Items from a data source
- - - -

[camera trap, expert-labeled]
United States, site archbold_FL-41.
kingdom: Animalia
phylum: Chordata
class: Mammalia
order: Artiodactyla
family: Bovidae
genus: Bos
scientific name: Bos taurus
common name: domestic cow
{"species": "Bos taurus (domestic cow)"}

- - - -

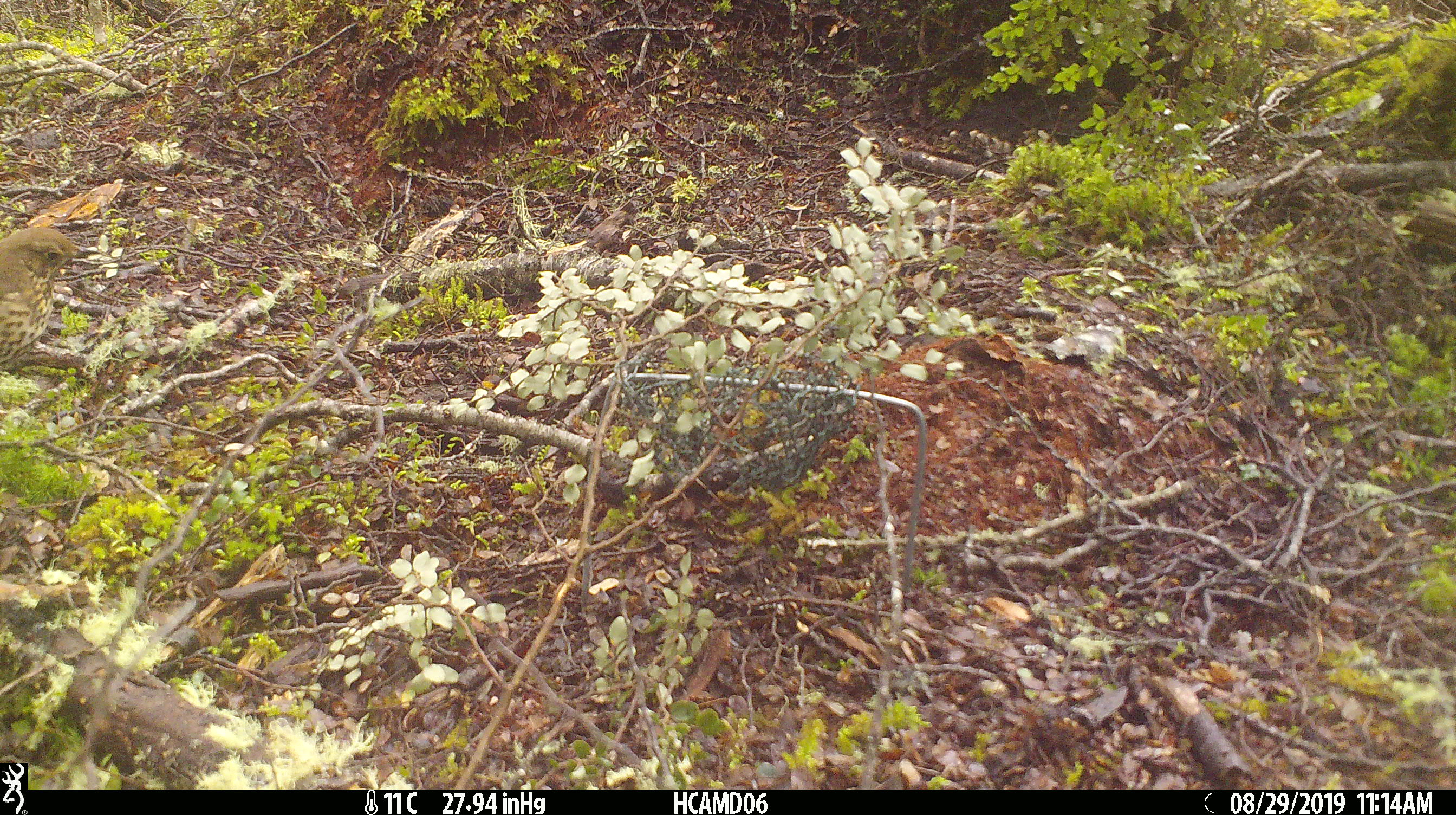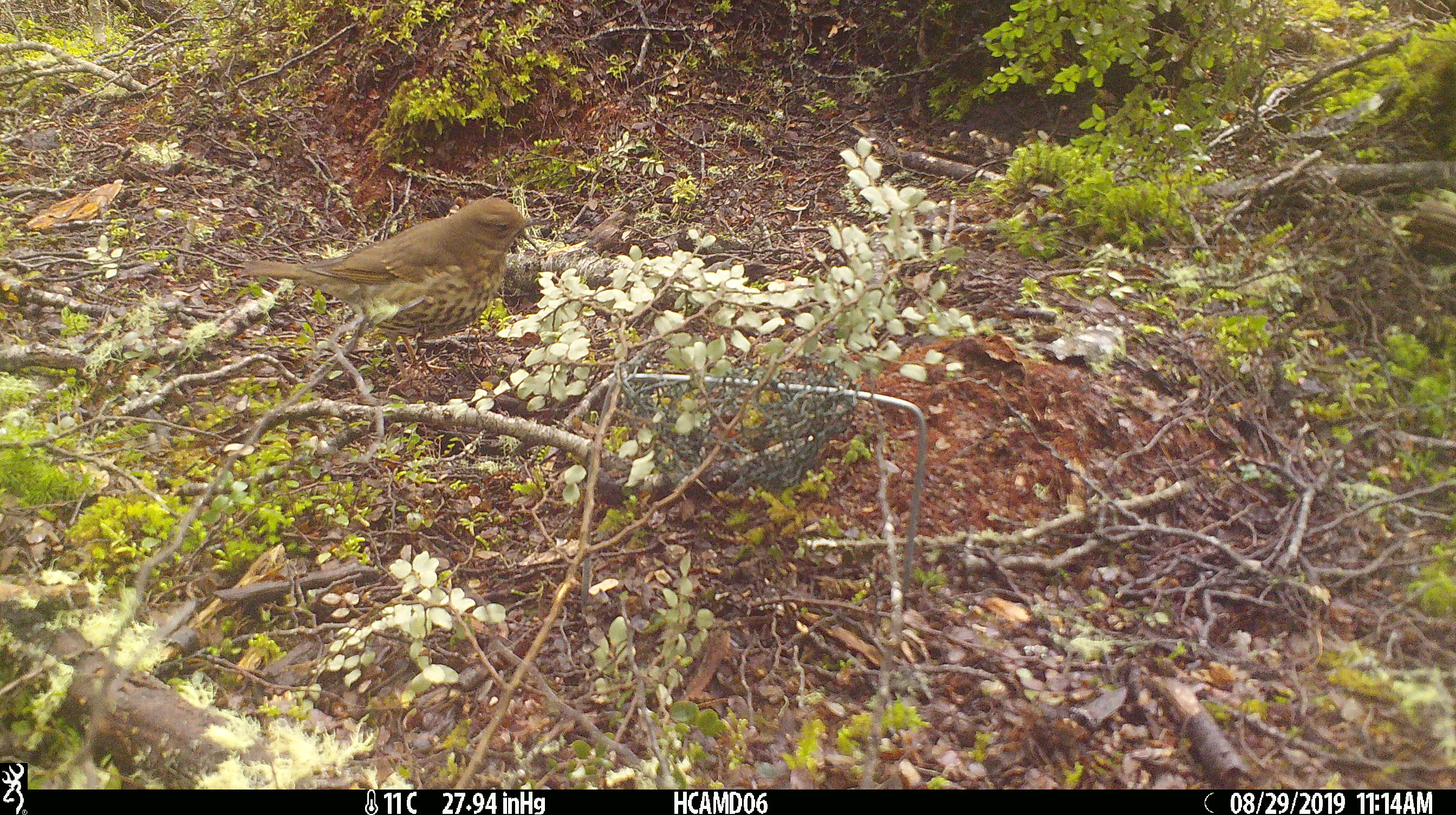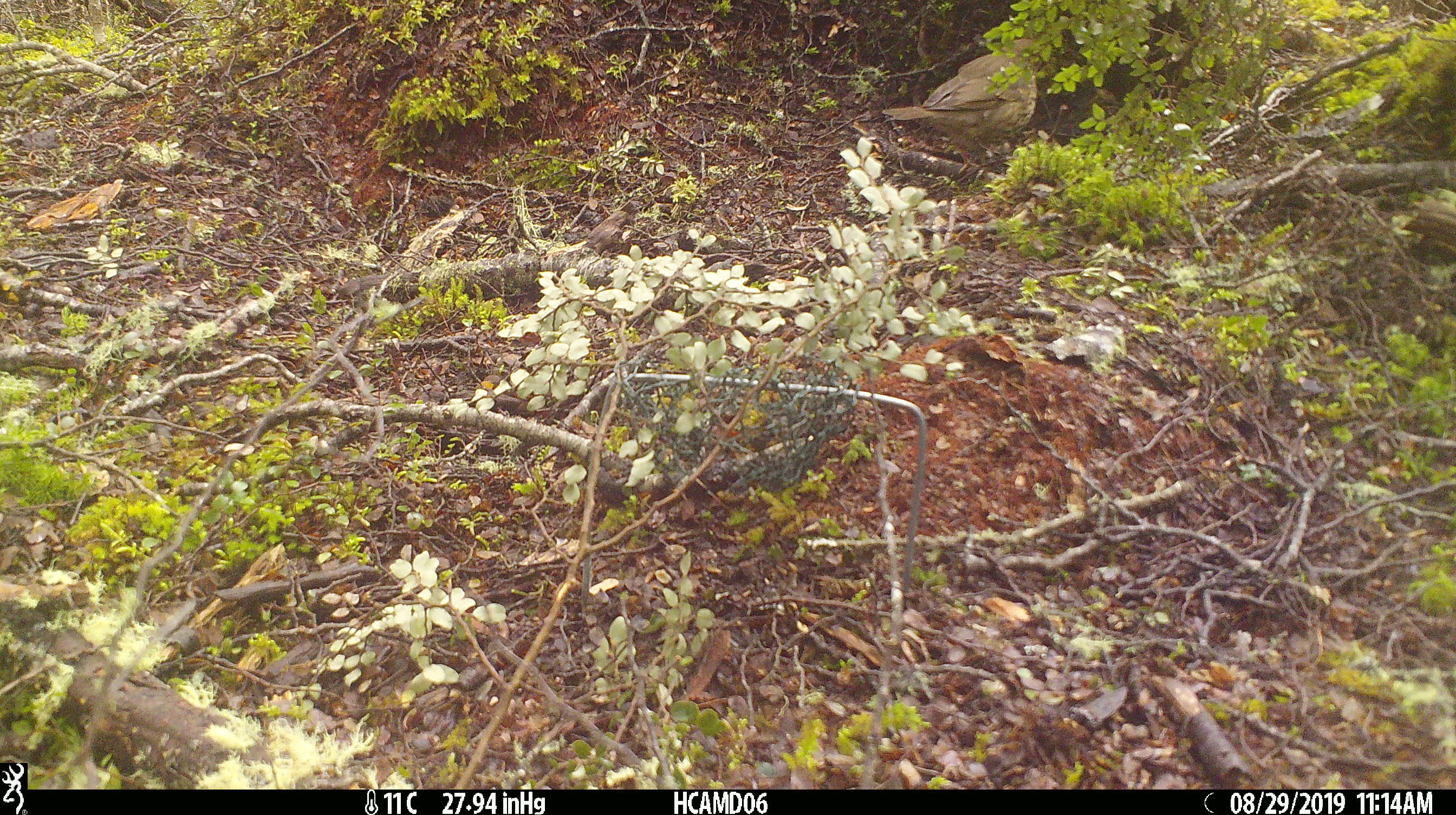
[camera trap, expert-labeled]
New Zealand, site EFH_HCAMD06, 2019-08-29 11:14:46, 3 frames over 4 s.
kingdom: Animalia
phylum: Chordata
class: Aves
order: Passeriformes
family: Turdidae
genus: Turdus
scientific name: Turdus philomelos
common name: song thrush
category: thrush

- - - -

▸ WHAT YOU SHOULD DO: Find every line in the records that holds the word "name", then state the count alone.

▸ RESPONSE AREA: 4